* [EXERCISE]: Produce an exact copy of the first line of the data below and each line after it, please, up to and including the one with "content: unidentified animal".

+ + + + +

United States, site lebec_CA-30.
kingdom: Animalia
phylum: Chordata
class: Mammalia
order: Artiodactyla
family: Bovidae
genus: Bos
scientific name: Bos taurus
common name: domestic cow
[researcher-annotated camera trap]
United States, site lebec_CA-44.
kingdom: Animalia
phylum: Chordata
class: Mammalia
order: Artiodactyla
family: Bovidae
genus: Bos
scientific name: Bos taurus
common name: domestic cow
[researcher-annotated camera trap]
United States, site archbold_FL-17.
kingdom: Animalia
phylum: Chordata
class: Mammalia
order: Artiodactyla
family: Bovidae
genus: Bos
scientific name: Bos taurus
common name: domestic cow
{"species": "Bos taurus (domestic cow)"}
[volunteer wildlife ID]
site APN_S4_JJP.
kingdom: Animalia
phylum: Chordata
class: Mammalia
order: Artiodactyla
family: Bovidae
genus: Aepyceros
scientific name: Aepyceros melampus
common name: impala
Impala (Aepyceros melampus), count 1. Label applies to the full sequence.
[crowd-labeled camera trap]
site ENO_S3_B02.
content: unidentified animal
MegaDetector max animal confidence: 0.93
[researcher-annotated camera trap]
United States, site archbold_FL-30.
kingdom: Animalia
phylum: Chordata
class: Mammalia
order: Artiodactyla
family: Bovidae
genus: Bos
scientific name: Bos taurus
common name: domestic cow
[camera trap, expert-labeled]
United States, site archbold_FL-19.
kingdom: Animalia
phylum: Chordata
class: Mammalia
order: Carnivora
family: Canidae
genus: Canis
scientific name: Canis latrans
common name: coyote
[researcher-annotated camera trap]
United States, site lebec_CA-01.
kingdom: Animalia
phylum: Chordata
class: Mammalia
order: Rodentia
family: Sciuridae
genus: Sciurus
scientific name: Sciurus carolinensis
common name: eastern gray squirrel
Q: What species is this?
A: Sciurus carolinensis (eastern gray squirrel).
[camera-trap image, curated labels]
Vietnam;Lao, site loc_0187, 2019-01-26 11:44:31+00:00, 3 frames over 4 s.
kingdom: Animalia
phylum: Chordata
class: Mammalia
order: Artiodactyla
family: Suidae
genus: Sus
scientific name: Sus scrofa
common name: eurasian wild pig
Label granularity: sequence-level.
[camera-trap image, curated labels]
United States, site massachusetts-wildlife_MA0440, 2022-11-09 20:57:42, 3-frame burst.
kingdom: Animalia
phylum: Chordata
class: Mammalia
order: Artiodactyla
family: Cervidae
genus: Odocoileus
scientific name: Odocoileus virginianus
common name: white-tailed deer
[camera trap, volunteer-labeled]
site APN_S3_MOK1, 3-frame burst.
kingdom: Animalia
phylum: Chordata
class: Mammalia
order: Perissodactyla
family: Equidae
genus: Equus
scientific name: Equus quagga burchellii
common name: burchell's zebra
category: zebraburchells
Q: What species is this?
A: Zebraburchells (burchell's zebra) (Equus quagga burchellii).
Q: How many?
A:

+ + + + +

* [REPLY]:
United States, site lebec_CA-30.
kingdom: Animalia
phylum: Chordata
class: Mammalia
order: Artiodactyla
family: Bovidae
genus: Bos
scientific name: Bos taurus
common name: domestic cow
[researcher-annotated camera trap]
United States, site lebec_CA-44.
kingdom: Animalia
phylum: Chordata
class: Mammalia
order: Artiodactyla
family: Bovidae
genus: Bos
scientific name: Bos taurus
common name: domestic cow
[researcher-annotated camera trap]
United States, site archbold_FL-17.
kingdom: Animalia
phylum: Chordata
class: Mammalia
order: Artiodactyla
family: Bovidae
genus: Bos
scientific name: Bos taurus
common name: domestic cow
{"species": "Bos taurus (domestic cow)"}
[volunteer wildlife ID]
site APN_S4_JJP.
kingdom: Animalia
phylum: Chordata
class: Mammalia
order: Artiodactyla
family: Bovidae
genus: Aepyceros
scientific name: Aepyceros melampus
common name: impala
Impala (Aepyceros melampus), count 1. Label applies to the full sequence.
[crowd-labeled camera trap]
site ENO_S3_B02.
content: unidentified animal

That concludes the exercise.